## Directive:
Can you copy out word for word the lines of the listing, starting at the line that contains "Picking from (119,2)" and continuing through the last line of the listing?

** start Entries supplied **

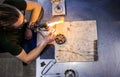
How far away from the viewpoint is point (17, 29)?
1.50 m

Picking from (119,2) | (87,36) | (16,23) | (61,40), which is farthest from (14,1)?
(119,2)

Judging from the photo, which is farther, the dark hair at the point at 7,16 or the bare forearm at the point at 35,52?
the bare forearm at the point at 35,52

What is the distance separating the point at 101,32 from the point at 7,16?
643 millimetres

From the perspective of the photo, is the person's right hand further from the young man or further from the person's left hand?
the person's left hand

** end Entries supplied **

## Final result:
Picking from (119,2) | (87,36) | (16,23) | (61,40), which is farthest from (14,1)?
(119,2)

Judging from the photo, which is farther, the dark hair at the point at 7,16 or the bare forearm at the point at 35,52?
the bare forearm at the point at 35,52

What is the distance separating the point at 101,32 from the point at 7,16?
643 millimetres

From the perspective of the photo, is the person's right hand further from the young man or further from the person's left hand?
the person's left hand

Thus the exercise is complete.